## やること
次の1.〜3.がクロス集計の解説文の内容と合っているか、はいかいいえで答え、決め手となる解説文の語句をそのまま引用してください。
1. 複数回答は、選択肢ごとに列を作って記録する。
2. 質問をした相手は、映画館にいた30代の男女10人である。
3. 行と列に入れる回答をどちらにするかで、集計結果が変わる。

┌─ 本文抜粋

まず始めにクロス集計を行うデータを準備します。ここでは例として、映画館にいた20代の男女10人に、以下の3つの質問を尋ねたという設定で、クロス集計をしていきます。

  • Q1:あなたの性別をお答えください。
  • Q2:映画館には、どのくらいの頻度で来ますか?
  • Q3:この中で好きな映画を教えてください。(複数回答可)

これらの回答データを、以下のようにエクセルで表形式にまとめます。集計は数字で行うので、後で見返したときのために、同じページに選択肢の内容を書いておきましょう。ここで重要なのは、単一回答と複数回答の集計方法の違いです。単一回答は1つの列に回答者が答えた選択肢の番号を記録します。複数回答は1人の回答が1つではないため、選択肢ごとに列を作り、その選択肢を回答者が選んでいたら「1」、選んでいなかったら「0」を記入します。

2. ピボットテーブルを作る

次にピボットテーブルを作ります。回答データ(上の表の赤枠で囲った部分)を選択し、「挿入」タブから「ピボットテーブル」を選択します。すると以下のようなウインドウが出てくるので、選択範囲が正しいかを確認し、どこのシートにピボットテーブルを作るかを選択して「OK」を押します。

3. 行、列、値を決める(単一回答)

ここからは、回答の種類ごとに分けて解説していきます。まずは単一回答のQ1とQ2をクロス集計する場合についてです。先ほど作成したピボットテーブルを選択すると、以下のようなウインドウが出てきます。ここで行と列にそれぞれの回答を、値にはどちらか1つの回答をドラッグします。行と列に入れる回答をどちらにしても結果は同じですが、回答数の少ない方(今回ならQ1)を行にした方が、グラフにしたとき見やすくなります。

└─
┌─ 資料

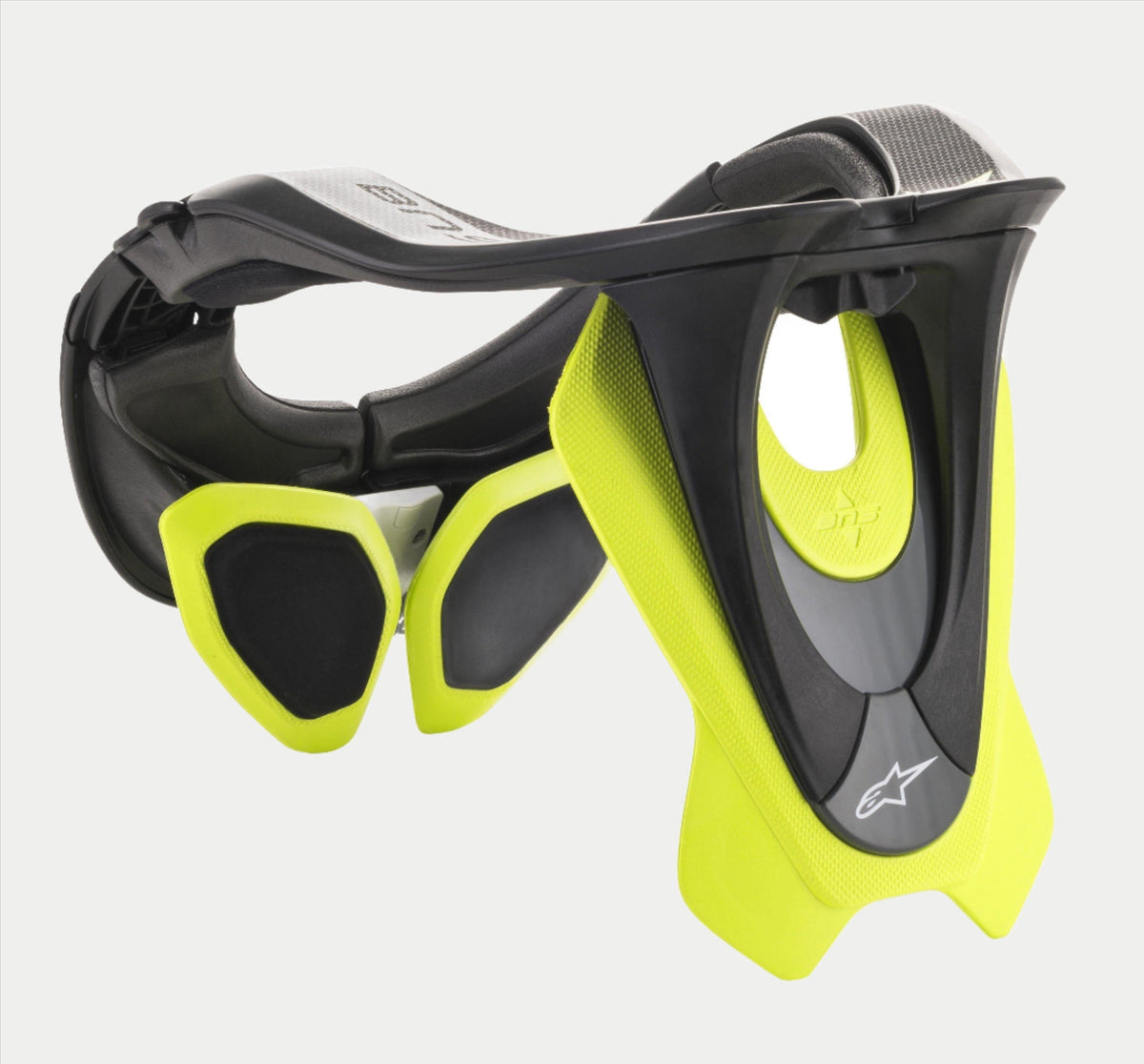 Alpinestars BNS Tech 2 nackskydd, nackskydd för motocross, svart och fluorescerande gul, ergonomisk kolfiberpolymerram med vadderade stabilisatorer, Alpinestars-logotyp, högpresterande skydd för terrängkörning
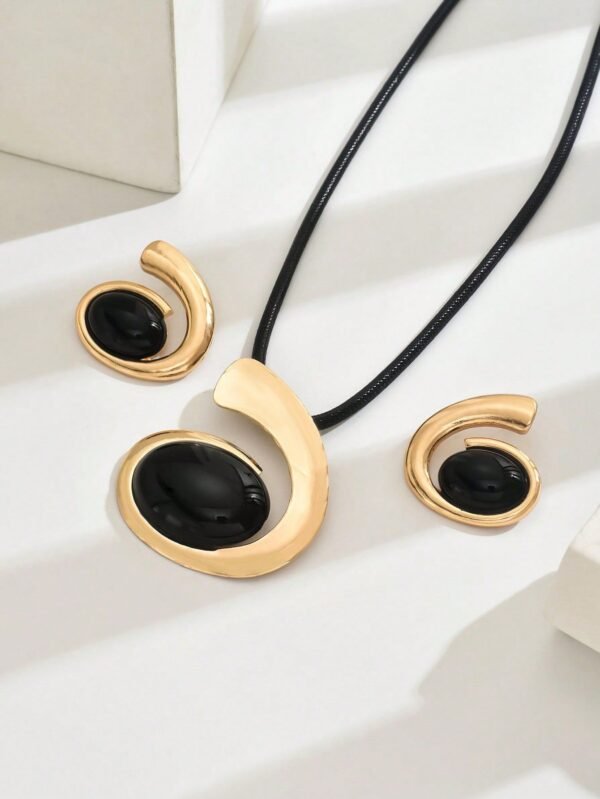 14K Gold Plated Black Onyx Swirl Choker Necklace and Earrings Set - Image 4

└─

## 解答
1. はい。「複数回答は1人の回答が1つではないため、選択肢ごとに列を作り」
2. いいえ。「映画館にいた20代の男女10人」
3. いいえ。「行と列に入れる回答をどちらにしても結果は同じです」